The monitoring tool 25 may be used to detect cracks and/or other damage to the equipment and/or products. The sensors 31 could be of various kinds (e.g., cameras, LiDAR, laser devices, X-ray devices, etc.). In one example, cloud point representation 41 can also show a crack 44. The crack 44 has a measurable distance L2 (e.g. 1 cm) along a longest path of the crack 44. The length could be also be determined as a straight line from one end to the other, as its linear distance along the centerline of the crack or in other ways. A crack 44 may also be measured by a width W1 measurement. The width may be determined at points along the length, as an average, as the greatest or in other ways. A crack 44 may also have a depth D1 (e.g. 1 mm) that can be measured by the monitoring device 25. As with length and width, depth may be determined as an average, the greatest depth, etc. An earth working equipment may also have multiple fractures along a single path or multiple paths, each becoming another crack 44 to be measured and/or assessed. The length, width and/or depth can be used to determine the size and/or severity of the crack. For example, once any one of the measured values W1, L2, D1 has reached a predetermined value (e.g. W1=2 inches, L2=5 inches, D1=0.25 inch), then an alert may be issued. Also, as an example, the crack 44 may be monitored as to its growth by overlaying a previous cloud point presentation over the new cloud point representation 41 to measure the difference in width W1, length L2, and/or depth D1. As with the deformation detection, an alert may be issued at the onset of the crack 44 rather than the measured values width W1, length L2, depth D1 reaching a predetermined value.

Referring back to the tool 25 of FIG. 7, the tool 25 may include a maneuvering device 29 (e.g., an articulated, controlled arm, driven universal joint, etc.) for maneuvering at least one sensor 31. The maneuvering arm 29 may be securely connected to the mobile device 36 at one end 45 and to the sensor 31 at the opposed end 46. In certain examples, the maneuvering device 29 is mounted, so that it has a clear line of sight to monitor the products, equipment, etc.

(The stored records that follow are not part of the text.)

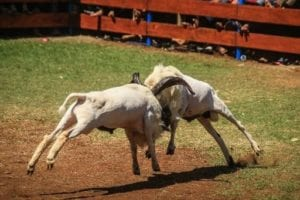Adu Ketangkasan Domba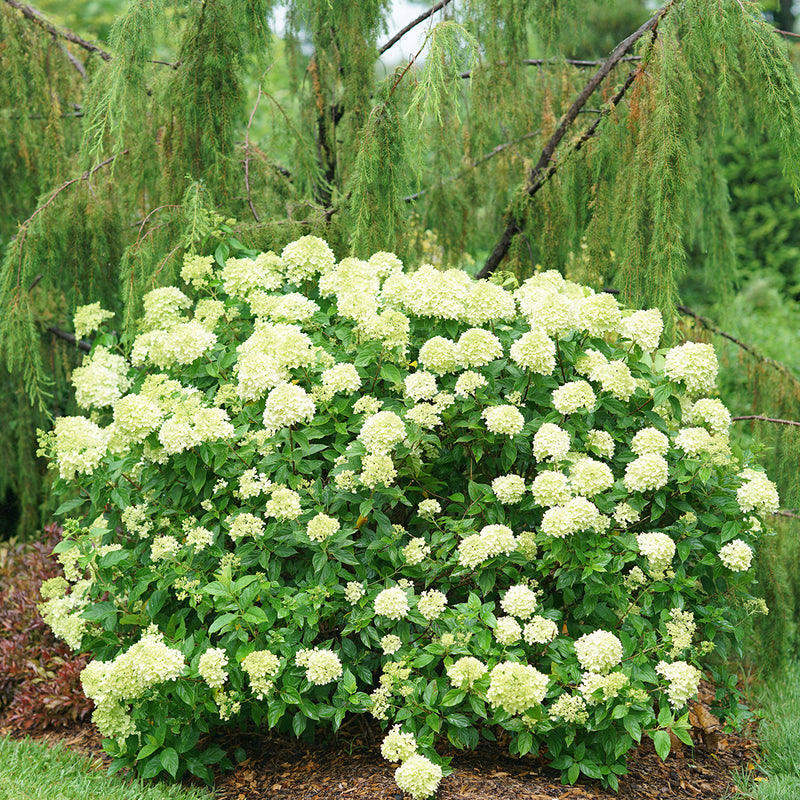Little Lime® Panicle Hydrangea reaches just three to five feet tall and wide, forming a nice round flower covered mound in the landscape.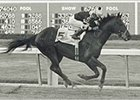 Seattle Slew at Hialeah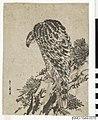 Örn sittande på en tallgren (NMG-1944-0076).jpg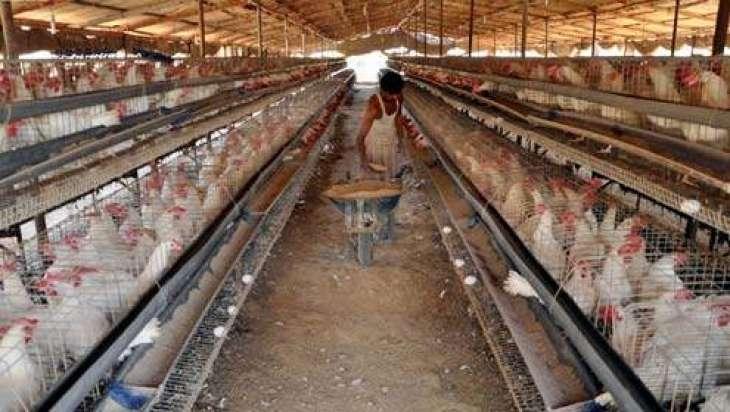 پولٹری دا شعبہ گوشت دی ملکی ضرورتاں دا 40 فیصد حصہ فراہم کریندا پئے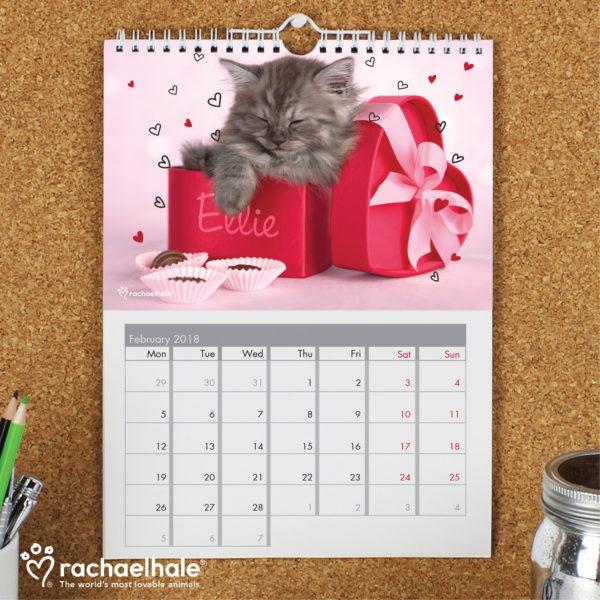 Rachael Hale A4 Cats Calendar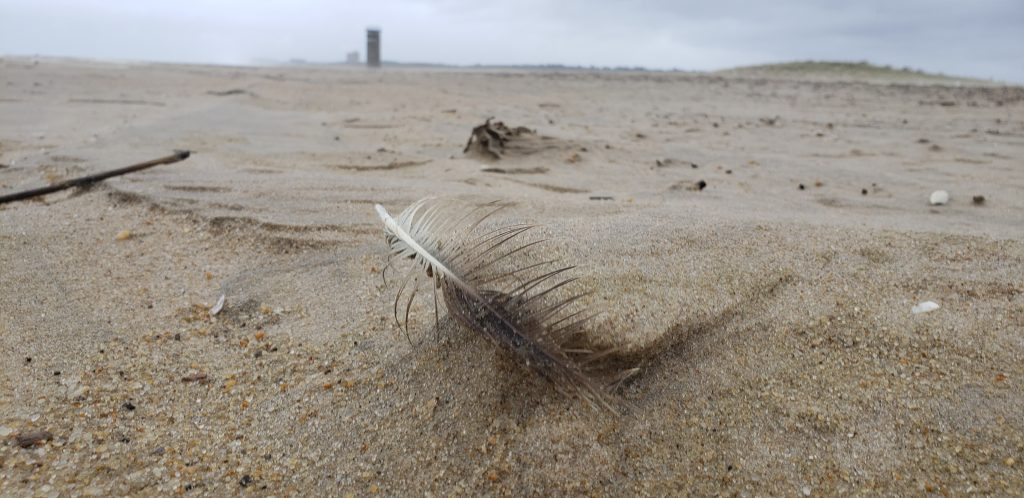 cape henlopen state park, dune making, dune building, wind, feather, fire watch tower, ghost tower, gordons pond, herring point, rehoboth beach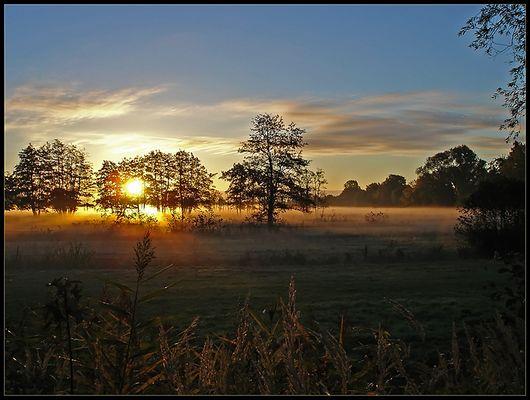 Herbstlicher Morgen in Kirchwerder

The computing system 198 (on and/or remote from mobile device) may include instructions to control the orientation of the maneuvering device 29. Maneuvering device 29 could, e.g., be a controlled, articulated arm, swivel or other maneuvering implement.

The tool 25 may have a communication device 35 for communicating through the network 40 (or otherwise) to computing system 198 and/or various components of the system 39 that are remote to the tool 25. The communicating device 35 on tool 25 is configured for receiving and/or transmitting information and/or data to and/or from an electronic sensor 31 and/or a remote device such as handheld device 28, transport device 27, database 194 and/or computing system 198, as well as optionally with sensors in other system components such as the equipment, bucket, teeth, shrouds, etc.

The tool 25, databases 194, handheld devices 28, computing system 198, equipment 1B, ground-engaging products 15, etc. may each, some or all include a communication device 35 such as a transceiver for wireless communication. Various components of system 39 may also include a beacon 37 which transmits location information and/or other signal such that location information could be determined, e.g., by signal strength. GPS may alternatively or additionally be used. Multiple antennas 35 could be used to increase the reliability of picking up the signal if desired or needed for the particular operation. Multiple antennas and/or remote devices could be used to increase the reliability of picking up the signal if wireless transmission is used and the additions are desired or needed for the particular operation. The tool 25 can be configured to collect data from characteristics such as cracks, deformation, presence, part identification, presence, operational limits, equipment faults, equipment proximity violations, locate system sensors, condition, usage, performance, wear, etc. The tool 25 may also communicate with other communication devices 35 wirelessly, or through a wired connection which specific product(s) may need maintenance either because the product part is lost, a crack has reached a predetermined value, a deformation has reached a predetermined value, or because the product is worn past the minimum wear profile. In addition, the tool 25 may optionally store the results from the process. System information may be transmitted in various ways, e.g., by electromagnetic waves that can have a wavelength greater than the visible spectrum (e.g., infrared, microwave, or Radio Frequency [RF]), but may be in the ultrasonic or x-ray spectrum, Bluetooth, etc.

The monitoring device 25 can include an exciter or transmitter 35 to transmit energy to a target or receive energy as a receiver. The transmitted energy can stimulate the material of the target to emit energy characteristic of the target material. For example, x-rays impinging on a repeating structure such as a cubic crystal structure will reflect off the molecular structure and can characterize the structure and the material. The polarization of light reflecting off a material can provide information as to the material structure as well.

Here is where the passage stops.